Well, it has happened again, as we all knew it would; another mass shooting in America, this time at a well-secured military facility in the nation’s capital. Twelve people killed this time, not including the gunman, at the Navy Yard in Washington DC. The New York Times reports:
At least 13 people, including one gunman, were killed, and the police were looking for other potential suspects, in a shooting Monday morning at a naval office building not far from Capitol Hill and the White House, police officials said.
One police officer was in surgery after being shot in an exchange of fire with a gunman, said Chief Cathy L. Lanier of the Metropolitan Police Department. The shootings took place at the Washington Navy Yard, in the southeast part of the city.
Senior law enforcement officials identified the gunman as Aaron Alexis, 34. He was identified through his fingerprints. As of Monday night, investigators were operating on the belief that Mr. Alexis acted alone, despite earlier statements from Washington law enforcement officials that there were two other gunmen.

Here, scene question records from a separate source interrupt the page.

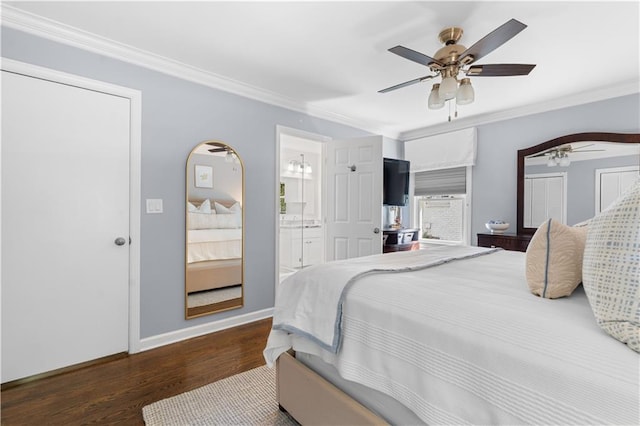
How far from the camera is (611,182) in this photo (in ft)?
10.2

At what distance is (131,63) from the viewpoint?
2.48 metres

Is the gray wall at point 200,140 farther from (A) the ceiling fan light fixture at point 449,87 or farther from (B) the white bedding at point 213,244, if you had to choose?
(A) the ceiling fan light fixture at point 449,87

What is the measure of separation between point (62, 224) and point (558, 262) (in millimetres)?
3005

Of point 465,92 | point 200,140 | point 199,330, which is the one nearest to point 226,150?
point 200,140

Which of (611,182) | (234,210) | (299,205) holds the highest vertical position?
(611,182)

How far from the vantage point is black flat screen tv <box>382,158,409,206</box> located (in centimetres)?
464

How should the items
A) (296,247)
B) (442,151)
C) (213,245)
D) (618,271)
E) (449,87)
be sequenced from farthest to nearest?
1. (296,247)
2. (442,151)
3. (213,245)
4. (449,87)
5. (618,271)

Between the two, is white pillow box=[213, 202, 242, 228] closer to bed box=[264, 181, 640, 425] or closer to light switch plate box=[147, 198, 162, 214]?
light switch plate box=[147, 198, 162, 214]

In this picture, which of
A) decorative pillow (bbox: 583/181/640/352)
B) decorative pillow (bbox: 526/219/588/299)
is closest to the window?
decorative pillow (bbox: 526/219/588/299)

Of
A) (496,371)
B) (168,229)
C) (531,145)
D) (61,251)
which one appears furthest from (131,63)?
(531,145)

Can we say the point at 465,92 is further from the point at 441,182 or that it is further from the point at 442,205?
the point at 442,205

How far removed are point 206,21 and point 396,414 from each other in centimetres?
256

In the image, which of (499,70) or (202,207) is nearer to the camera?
(499,70)

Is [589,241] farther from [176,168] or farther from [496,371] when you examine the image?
[176,168]
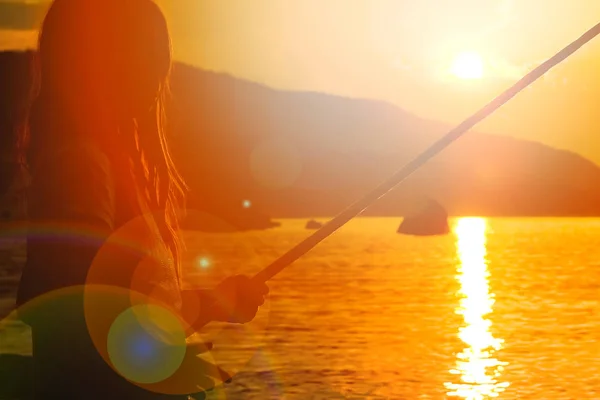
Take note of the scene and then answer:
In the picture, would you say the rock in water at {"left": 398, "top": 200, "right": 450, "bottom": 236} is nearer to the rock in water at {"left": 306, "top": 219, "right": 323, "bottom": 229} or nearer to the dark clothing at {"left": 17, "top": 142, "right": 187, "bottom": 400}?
the rock in water at {"left": 306, "top": 219, "right": 323, "bottom": 229}

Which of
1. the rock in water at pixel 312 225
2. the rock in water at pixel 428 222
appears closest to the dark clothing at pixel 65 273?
the rock in water at pixel 428 222

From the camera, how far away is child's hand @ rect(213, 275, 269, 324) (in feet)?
8.16

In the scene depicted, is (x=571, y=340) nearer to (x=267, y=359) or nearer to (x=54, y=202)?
(x=267, y=359)

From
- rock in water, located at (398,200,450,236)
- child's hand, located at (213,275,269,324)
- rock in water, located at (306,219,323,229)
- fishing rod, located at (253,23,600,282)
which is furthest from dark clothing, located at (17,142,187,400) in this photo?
rock in water, located at (306,219,323,229)

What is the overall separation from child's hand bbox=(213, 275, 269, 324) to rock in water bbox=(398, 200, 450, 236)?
503 feet

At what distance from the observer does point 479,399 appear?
19.8 m

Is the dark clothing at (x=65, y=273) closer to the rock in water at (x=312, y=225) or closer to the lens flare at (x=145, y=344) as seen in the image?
the lens flare at (x=145, y=344)

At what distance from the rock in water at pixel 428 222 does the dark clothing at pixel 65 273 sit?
15389 centimetres

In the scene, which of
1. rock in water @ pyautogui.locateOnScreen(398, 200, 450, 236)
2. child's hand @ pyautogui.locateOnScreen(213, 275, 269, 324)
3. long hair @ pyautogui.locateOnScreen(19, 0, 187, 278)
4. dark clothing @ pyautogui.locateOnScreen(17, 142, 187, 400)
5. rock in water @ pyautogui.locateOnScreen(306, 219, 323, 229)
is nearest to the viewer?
dark clothing @ pyautogui.locateOnScreen(17, 142, 187, 400)

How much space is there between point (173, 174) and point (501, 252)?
11691 cm

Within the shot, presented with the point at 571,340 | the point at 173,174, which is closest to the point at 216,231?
the point at 571,340

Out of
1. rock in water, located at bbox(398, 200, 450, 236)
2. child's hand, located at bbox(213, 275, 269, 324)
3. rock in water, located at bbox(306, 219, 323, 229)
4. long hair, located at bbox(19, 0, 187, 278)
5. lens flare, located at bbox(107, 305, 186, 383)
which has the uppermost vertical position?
rock in water, located at bbox(306, 219, 323, 229)

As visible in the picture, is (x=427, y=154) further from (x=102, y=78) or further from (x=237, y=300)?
(x=102, y=78)

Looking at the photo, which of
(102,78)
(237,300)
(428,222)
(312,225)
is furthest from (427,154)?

Twitter has once again demonstrated that there is virtually nothing of any use to be said in the immediate aftermath of one of these attacks, at least not in 140 characters. The body count was still not yet confirmed before the first accusations and counter-accusations of blame and responsibility were being made. To this we can also add false flag theories and much more ungrounded speculation besides.
One of the few people to speak eloquently on the subject was the chief medical officer of the trauma centre responsible for treating several of the gunshot victims:
Something has to change. The tired old response of left-wingers demanding stricter gun control laws and being thwarted by the NRA, and right-wingers rallying behind the second amendment and bemoaning the society while doing nothing to improve it is no longer sufficient. There is a massive failure of imagination and political courage at all levels on the topic of gun violence in the United States.
Fourteen months since Aurora, Colorado. Nine months since Sandy Hook. And here we are again.